Her mother had other plans: She brought Fox 5 News. Her daughter had told her about daily harassment from her peers and verbal slights from the teachers, and Ms. Hodges had had enough.
“I was teased a lot,” said Ms. Young. “They’d call me ‘Leslie.’ They called me ‘lesbo.’ I don’t even pay attention, anyway.”
According to Ms. Young, a counselor at M.S. 210 told her that she wasn’t normal, that it was wrong to ask out girls and that she should “seek further counseling.” According to Ms. Young, she also overheard a teacher telling another student, “All gays are going to go to hell.”
Ms. Young went back to school the day following the T-shirt flare-up; the teasing lessened, and she didn’t transfer schools. In fact, one of the school’s security guards was also gay and could relate to Ms. Young’s experience.
“She told me how her lifestyle was and she got teased too, but it was nothin’,” said Ms. Young.
Her mother, however, didn’t find the harassment to be “nothin’.” Upon hearing pony-tailed attorney Ron Kuby discussing the T-shirt flap on his WABC radio show, Ms. Hodges hired him. Mr. Kuby thought they had a case against not only the city’s Department of Education, but also against about 20 city employees, including M.S. 210’s principal, for violating Ms. Young’s First, Fourth and 14th Amendment rights, among others. Mr. Kuby has since filed papers and is still awaiting the city’s reply. Jerry Russo, a spokesman for Schools Chancellor Joel Klein, declined to comment, citing the ongoing litigation.

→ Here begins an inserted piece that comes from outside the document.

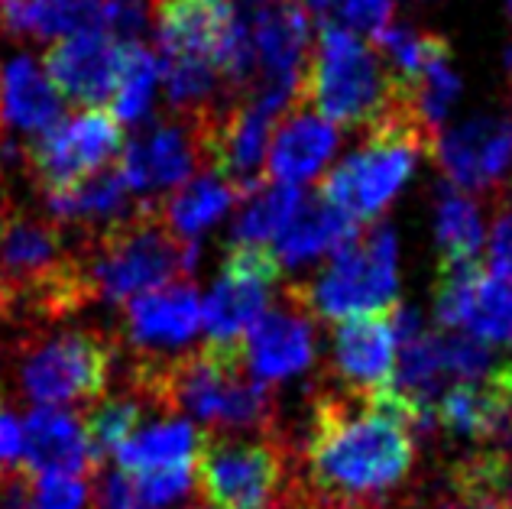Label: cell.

“I do expect that the city will settle this fairly soon,” Mr. Kuby said, “because they’re utterly without a defense.”
If successful, the litigation may help the family financially. But is there a sufficient emotional reward for a girl who had to endure daily harassment from her peers? By now, everyone is familiar with the Harvey Milk School, the headline-making, gay-friendly East Village high school. It would seem like a perfect fit for Ms. Young, who was actually aware of the school before it became tabloid fodder.
“Well before the burst of publicity, she had looked at the possibility of attending,” said Mr. Kuby.
The idea of the Harvey Milk School does indeed appeal to Ms. Young, who is currently attending John Adams High School in Queens.
“I would go to H.M.I. in a heartbeat,” she said, “if they had a basketball team.”